Cayla: Oh, God, it was a,
seemed like a while ago. Kelly: It was a while ago.
Cayla: Let me see. Being a 16, 17 year old girl with
once gorgeous, thick and long hair, to just patches of hair was
indescribably devastating. I felt like I lost all
sense of my femininity, and I struggled with depression
and the feeling of utter loneliness. But with the help of
my friends and family, I overcome the
emotional obstacles.

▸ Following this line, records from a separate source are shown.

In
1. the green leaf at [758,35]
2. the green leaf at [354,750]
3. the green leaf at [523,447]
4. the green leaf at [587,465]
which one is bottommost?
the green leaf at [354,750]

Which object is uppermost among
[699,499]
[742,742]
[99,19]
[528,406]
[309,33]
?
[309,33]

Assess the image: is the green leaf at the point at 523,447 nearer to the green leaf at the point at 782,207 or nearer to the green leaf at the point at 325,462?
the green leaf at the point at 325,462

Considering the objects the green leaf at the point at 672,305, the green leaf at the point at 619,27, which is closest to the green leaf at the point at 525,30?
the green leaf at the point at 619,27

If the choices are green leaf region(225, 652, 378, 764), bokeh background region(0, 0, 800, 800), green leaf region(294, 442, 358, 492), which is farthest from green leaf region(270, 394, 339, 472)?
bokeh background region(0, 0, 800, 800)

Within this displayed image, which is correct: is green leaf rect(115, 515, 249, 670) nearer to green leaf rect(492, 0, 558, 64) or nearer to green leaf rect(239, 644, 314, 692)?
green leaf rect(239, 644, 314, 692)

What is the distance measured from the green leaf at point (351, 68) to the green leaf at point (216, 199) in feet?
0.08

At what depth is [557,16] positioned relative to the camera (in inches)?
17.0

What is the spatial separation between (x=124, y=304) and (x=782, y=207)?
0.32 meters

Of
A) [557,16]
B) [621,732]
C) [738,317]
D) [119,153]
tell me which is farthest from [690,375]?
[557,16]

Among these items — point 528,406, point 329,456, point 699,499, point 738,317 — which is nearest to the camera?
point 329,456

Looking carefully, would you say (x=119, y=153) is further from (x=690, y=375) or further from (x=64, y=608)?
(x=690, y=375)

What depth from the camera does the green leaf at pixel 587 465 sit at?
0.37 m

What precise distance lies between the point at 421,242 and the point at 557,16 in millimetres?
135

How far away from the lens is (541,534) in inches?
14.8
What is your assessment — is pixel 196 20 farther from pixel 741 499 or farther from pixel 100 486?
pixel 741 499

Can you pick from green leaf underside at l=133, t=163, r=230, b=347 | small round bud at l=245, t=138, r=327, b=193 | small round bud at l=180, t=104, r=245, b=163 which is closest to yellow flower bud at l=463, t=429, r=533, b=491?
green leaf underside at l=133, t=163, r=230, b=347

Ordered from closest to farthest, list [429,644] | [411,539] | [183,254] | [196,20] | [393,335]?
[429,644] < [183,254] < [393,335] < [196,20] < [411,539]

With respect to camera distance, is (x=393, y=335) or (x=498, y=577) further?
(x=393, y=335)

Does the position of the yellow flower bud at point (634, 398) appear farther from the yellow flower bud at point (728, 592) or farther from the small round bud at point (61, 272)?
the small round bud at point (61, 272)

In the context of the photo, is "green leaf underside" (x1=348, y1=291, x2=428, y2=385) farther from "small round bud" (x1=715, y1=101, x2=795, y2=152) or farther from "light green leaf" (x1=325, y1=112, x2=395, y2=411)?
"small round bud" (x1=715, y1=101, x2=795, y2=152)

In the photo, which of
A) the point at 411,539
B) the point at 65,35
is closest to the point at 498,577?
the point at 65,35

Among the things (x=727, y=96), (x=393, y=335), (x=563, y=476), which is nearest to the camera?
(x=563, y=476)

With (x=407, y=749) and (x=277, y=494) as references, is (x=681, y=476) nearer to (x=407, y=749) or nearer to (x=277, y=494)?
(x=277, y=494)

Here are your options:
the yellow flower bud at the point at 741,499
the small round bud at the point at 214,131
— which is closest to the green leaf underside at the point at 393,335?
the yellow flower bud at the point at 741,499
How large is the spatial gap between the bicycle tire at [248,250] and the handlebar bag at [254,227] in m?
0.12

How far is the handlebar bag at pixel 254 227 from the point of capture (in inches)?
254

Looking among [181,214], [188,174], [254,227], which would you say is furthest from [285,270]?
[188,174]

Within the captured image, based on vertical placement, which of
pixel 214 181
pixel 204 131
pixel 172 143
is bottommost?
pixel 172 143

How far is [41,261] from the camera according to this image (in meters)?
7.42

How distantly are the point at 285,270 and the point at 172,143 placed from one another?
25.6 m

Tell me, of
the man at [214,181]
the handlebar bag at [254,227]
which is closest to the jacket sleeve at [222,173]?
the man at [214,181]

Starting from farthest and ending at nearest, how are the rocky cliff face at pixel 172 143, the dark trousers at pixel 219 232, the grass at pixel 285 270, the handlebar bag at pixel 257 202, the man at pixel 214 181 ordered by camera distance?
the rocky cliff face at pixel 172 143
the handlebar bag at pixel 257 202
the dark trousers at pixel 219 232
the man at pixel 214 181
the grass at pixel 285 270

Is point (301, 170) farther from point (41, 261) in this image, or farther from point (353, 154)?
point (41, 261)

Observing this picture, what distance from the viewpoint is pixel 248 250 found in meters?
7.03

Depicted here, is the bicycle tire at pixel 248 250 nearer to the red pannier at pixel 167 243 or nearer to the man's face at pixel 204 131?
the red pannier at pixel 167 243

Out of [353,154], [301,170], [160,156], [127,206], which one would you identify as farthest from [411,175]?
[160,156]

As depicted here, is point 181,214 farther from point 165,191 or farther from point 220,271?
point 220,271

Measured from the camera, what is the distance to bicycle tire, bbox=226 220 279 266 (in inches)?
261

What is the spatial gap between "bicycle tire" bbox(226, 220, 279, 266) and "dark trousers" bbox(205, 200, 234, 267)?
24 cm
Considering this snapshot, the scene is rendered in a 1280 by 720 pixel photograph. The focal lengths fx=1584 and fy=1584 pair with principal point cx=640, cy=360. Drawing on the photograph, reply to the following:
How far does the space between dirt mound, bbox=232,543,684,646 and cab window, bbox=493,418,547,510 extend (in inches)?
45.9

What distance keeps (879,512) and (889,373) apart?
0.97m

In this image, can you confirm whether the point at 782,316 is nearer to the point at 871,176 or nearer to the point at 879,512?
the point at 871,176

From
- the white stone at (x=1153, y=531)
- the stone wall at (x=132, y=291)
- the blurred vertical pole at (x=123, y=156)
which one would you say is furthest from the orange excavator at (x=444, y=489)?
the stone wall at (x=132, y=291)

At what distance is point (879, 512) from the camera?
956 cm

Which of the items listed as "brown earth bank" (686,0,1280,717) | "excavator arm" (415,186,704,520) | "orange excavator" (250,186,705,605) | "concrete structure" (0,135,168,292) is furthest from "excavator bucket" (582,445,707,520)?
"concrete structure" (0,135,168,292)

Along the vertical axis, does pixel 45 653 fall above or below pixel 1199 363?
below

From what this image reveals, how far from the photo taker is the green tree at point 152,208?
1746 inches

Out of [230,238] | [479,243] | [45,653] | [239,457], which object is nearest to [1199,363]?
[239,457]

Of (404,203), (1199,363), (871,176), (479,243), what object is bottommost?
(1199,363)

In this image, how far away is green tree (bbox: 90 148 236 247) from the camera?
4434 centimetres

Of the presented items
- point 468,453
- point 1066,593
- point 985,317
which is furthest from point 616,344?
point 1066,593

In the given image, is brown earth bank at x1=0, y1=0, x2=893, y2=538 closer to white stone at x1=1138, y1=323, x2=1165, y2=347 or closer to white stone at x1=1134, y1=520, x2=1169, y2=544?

Kelly: I always thought you
were so beautiful and so smart. When you’re reading this,
to me it makes my heart hurt for you. Cayla: Yeah.
Kelly: But I’m so glad who you are now. I mean I’m so happy that
you’ve gotten so past it, and that you’ve taken what
could be difficult and embraced it. Cayla: I got there,
but it took a long time to you know, to get from where I
was in high school. Like when you knew me to like
where I am now where I’m like, yeah, I’m bald and I’m sexy like, you know.
Kelly: Like thinking about it. I want people to learn that
alopecia is not debilitating, and it’s not a disease that
can take over your entire life. The worst thing you can
say to someone with alopecia, are you sick? Do
you have cancer? it’s literally just something that
can take your hair away and that’s it. Now I’m just owning
it, living in my own skin and embracing who I am. My message to people
who look different is to embrace every
single ounce of it. And to just really let
it shine through you, because life is way
too short to be hiding, so you might as
well love yourself. I think alopecia is something
that is empowering for me. It, it just showed me
a strength in myself that I never knew I had before.